◆ Aim ◆
Are you able to retype all the records below exactly?

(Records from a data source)
= = = = = = =

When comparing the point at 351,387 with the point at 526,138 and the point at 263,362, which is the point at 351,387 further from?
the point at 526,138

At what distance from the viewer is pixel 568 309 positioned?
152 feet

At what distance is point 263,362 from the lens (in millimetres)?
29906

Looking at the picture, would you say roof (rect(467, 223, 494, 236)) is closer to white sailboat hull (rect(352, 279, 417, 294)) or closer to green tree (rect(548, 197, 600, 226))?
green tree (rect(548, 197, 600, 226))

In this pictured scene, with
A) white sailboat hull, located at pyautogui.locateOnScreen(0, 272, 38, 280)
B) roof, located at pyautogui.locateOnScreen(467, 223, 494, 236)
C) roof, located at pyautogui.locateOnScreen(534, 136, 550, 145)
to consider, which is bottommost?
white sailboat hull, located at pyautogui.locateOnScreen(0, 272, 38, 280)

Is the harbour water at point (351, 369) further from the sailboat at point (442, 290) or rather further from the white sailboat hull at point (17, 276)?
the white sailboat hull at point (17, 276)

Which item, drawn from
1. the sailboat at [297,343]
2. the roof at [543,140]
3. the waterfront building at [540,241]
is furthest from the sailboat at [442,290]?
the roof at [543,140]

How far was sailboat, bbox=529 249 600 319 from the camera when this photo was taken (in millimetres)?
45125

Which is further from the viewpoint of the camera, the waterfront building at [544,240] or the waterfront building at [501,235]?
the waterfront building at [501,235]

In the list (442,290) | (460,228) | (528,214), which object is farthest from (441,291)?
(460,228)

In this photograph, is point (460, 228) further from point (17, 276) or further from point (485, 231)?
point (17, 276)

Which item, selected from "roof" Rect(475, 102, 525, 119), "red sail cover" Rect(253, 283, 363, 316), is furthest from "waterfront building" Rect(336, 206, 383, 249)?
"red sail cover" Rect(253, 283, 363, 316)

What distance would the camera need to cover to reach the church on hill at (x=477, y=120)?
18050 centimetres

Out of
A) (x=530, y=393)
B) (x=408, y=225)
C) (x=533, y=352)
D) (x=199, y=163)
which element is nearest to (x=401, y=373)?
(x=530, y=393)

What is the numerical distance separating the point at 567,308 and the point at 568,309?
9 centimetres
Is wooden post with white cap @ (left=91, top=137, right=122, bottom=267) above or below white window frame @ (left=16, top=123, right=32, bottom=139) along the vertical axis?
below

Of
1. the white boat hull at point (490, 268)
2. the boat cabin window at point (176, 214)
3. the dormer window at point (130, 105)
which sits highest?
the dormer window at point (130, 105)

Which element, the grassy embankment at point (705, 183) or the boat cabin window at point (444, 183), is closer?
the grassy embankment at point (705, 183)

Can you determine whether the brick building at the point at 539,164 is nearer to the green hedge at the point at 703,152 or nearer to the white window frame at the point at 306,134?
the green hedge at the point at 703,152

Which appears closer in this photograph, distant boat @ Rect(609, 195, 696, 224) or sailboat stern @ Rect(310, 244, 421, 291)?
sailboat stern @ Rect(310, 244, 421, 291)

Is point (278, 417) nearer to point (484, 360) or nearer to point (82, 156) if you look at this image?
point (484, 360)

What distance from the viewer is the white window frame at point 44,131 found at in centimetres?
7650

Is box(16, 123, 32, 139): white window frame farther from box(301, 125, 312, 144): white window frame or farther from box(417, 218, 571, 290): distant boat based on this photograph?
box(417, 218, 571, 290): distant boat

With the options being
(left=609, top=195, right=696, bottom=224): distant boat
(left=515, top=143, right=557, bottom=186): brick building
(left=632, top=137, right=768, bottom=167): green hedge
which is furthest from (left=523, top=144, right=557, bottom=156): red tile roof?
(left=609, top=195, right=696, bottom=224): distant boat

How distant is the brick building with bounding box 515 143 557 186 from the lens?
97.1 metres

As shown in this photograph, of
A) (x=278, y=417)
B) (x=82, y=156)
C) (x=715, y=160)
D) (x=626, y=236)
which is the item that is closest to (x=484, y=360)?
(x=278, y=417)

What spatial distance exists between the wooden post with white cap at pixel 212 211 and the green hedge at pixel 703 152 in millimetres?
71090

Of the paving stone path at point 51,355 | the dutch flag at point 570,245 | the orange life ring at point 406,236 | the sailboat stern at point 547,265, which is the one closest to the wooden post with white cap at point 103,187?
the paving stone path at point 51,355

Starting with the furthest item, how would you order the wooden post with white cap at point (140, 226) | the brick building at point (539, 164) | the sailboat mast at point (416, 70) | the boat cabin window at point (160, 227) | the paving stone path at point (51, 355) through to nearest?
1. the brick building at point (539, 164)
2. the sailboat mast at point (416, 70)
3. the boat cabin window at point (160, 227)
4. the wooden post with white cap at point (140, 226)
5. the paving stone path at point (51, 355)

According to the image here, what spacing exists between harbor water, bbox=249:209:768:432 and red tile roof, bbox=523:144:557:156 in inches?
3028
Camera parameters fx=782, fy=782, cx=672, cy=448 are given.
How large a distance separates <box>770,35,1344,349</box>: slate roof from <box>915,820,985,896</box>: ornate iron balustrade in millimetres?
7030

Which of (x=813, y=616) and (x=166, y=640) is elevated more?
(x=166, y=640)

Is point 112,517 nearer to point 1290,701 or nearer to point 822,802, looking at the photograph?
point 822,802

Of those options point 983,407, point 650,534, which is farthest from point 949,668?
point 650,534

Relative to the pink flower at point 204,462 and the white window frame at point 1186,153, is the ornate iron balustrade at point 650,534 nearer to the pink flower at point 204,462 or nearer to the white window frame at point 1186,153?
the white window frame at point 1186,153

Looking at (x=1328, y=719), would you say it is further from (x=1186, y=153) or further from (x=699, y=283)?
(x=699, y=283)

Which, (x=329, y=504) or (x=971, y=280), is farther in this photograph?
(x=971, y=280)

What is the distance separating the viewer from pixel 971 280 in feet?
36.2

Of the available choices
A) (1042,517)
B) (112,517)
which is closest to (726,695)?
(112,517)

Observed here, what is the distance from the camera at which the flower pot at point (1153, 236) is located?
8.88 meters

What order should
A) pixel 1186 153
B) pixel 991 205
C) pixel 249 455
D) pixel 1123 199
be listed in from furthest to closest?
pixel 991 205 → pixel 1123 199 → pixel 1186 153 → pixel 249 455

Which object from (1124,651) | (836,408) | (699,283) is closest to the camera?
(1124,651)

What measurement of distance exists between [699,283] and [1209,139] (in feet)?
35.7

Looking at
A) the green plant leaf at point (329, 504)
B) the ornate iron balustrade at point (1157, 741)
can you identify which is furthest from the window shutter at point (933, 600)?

= = = = = = =

◆ Exercise answer ◆
When comparing the point at 351,387 with the point at 526,138 and the point at 263,362, which is the point at 351,387 further from?
the point at 526,138

At what distance from the viewer is pixel 568 309 positioned?
152 feet

At what distance is point 263,362 from the lens (in millimetres)?
29906

Looking at the picture, would you say roof (rect(467, 223, 494, 236)) is closer to white sailboat hull (rect(352, 279, 417, 294)) or closer to green tree (rect(548, 197, 600, 226))?
green tree (rect(548, 197, 600, 226))

In this pictured scene, with
A) white sailboat hull, located at pyautogui.locateOnScreen(0, 272, 38, 280)
B) roof, located at pyautogui.locateOnScreen(467, 223, 494, 236)
C) roof, located at pyautogui.locateOnScreen(534, 136, 550, 145)
to consider, which is bottommost?
white sailboat hull, located at pyautogui.locateOnScreen(0, 272, 38, 280)

Is the harbour water at point (351, 369) further from the sailboat at point (442, 290) or rather further from the white sailboat hull at point (17, 276)?
the white sailboat hull at point (17, 276)

Which item, drawn from
1. the sailboat at [297,343]
2. the roof at [543,140]
3. the waterfront building at [540,241]
is furthest from the sailboat at [442,290]?
the roof at [543,140]

How far was sailboat, bbox=529 249 600 319 from the camera when this photo was taken (in millimetres)?
45125

Which is further from the viewpoint of the camera, the waterfront building at [544,240] or the waterfront building at [501,235]?
the waterfront building at [501,235]

In the list (442,290) | (460,228) | (528,214), which object is farthest from (441,291)?
(460,228)

In this photograph, is point (460, 228) further from point (17, 276) or further from point (485, 231)?
point (17, 276)

Which item, selected from "roof" Rect(475, 102, 525, 119), "red sail cover" Rect(253, 283, 363, 316), is furthest from "waterfront building" Rect(336, 206, 383, 249)?
"red sail cover" Rect(253, 283, 363, 316)

What distance would the camera need to cover to reach the church on hill at (x=477, y=120)?
18050 centimetres

Out of
A) (x=530, y=393)
B) (x=408, y=225)
C) (x=533, y=352)
D) (x=199, y=163)
which element is nearest to (x=401, y=373)?
(x=530, y=393)

What is the numerical distance separating the point at 567,308 and the point at 568,309?
9 centimetres
Is wooden post with white cap @ (left=91, top=137, right=122, bottom=267) above or below white window frame @ (left=16, top=123, right=32, bottom=139) along the vertical axis?
below

Of
1. the white boat hull at point (490, 268)
2. the boat cabin window at point (176, 214)
3. the dormer window at point (130, 105)
which sits highest?
the dormer window at point (130, 105)

Which element, the grassy embankment at point (705, 183) or the boat cabin window at point (444, 183), is closer?
the grassy embankment at point (705, 183)

Can you determine whether the brick building at the point at 539,164 is nearer to the green hedge at the point at 703,152 or nearer to the white window frame at the point at 306,134?
the green hedge at the point at 703,152

Which appears closer in this photograph, distant boat @ Rect(609, 195, 696, 224) or sailboat stern @ Rect(310, 244, 421, 291)?
sailboat stern @ Rect(310, 244, 421, 291)

Is point (278, 417) nearer to point (484, 360) or nearer to point (82, 156) if you look at this image?
point (484, 360)

What distance from the viewer is the white window frame at point 44,131 found at in centimetres?
7650

Is box(16, 123, 32, 139): white window frame farther from box(301, 125, 312, 144): white window frame or farther from box(417, 218, 571, 290): distant boat based on this photograph?
box(417, 218, 571, 290): distant boat

With the options being
(left=609, top=195, right=696, bottom=224): distant boat
(left=515, top=143, right=557, bottom=186): brick building
(left=632, top=137, right=768, bottom=167): green hedge
which is furthest from (left=523, top=144, right=557, bottom=156): red tile roof?
(left=609, top=195, right=696, bottom=224): distant boat

How distant is the brick building with bounding box 515 143 557 186 from the lens?
97.1 metres

As shown in this photograph, of
A) (x=278, y=417)
B) (x=82, y=156)
C) (x=715, y=160)
D) (x=626, y=236)
which is the item that is closest to (x=484, y=360)?
(x=278, y=417)

What spatial distance exists between the wooden post with white cap at pixel 212 211 and the green hedge at pixel 703 152 in millimetres?
71090

Of the paving stone path at point 51,355 | the dutch flag at point 570,245 | the orange life ring at point 406,236 | the sailboat stern at point 547,265, which is the one closest to the wooden post with white cap at point 103,187?
the paving stone path at point 51,355

Starting with the furthest item, how would you order the wooden post with white cap at point (140, 226) | the brick building at point (539, 164) | the sailboat mast at point (416, 70) | the boat cabin window at point (160, 227) | the paving stone path at point (51, 355) through to nearest?
1. the brick building at point (539, 164)
2. the sailboat mast at point (416, 70)
3. the boat cabin window at point (160, 227)
4. the wooden post with white cap at point (140, 226)
5. the paving stone path at point (51, 355)

According to the image here, what spacing exists between harbor water, bbox=249:209:768:432 and red tile roof, bbox=523:144:557:156 in inches?
3028
Camera parameters fx=782, fy=782, cx=672, cy=448 are given.
How large a distance separates <box>770,35,1344,349</box>: slate roof from <box>915,820,985,896</box>: ornate iron balustrade in millimetres?
7030

Which of (x=813, y=616) and (x=166, y=640) is elevated more?
(x=166, y=640)

Is point 112,517 nearer to point 1290,701 or nearer to point 822,802, looking at the photograph?
point 822,802

Of those options point 983,407, point 650,534, which is farthest from point 949,668?
point 650,534

Relative to the pink flower at point 204,462 and the white window frame at point 1186,153, is the ornate iron balustrade at point 650,534 nearer to the pink flower at point 204,462 or nearer to the white window frame at point 1186,153?
the white window frame at point 1186,153

Looking at (x=1328, y=719), would you say it is further from (x=1186, y=153) or further from (x=699, y=283)?
(x=699, y=283)

Which, (x=329, y=504) or (x=971, y=280), is farther in this photograph?
(x=971, y=280)

What is the distance separating the viewer from pixel 971 280 in feet?
36.2

Of the available choices
A) (1042,517)
B) (112,517)
which is closest to (726,695)?
(112,517)

Observed here, what is the distance from the camera at which the flower pot at point (1153, 236) is located?
8.88 meters

What order should
A) pixel 1186 153
B) pixel 991 205
C) pixel 249 455
D) pixel 1123 199
be listed in from furthest to closest?
pixel 991 205 → pixel 1123 199 → pixel 1186 153 → pixel 249 455

Which object from (1124,651) | (836,408) | (699,283) is closest to the camera?
(1124,651)

What measurement of distance exists between [699,283] and [1209,139] (in feet)?
35.7

Looking at
A) the green plant leaf at point (329, 504)
B) the ornate iron balustrade at point (1157, 741)
can you identify which is furthest from the window shutter at point (933, 600)?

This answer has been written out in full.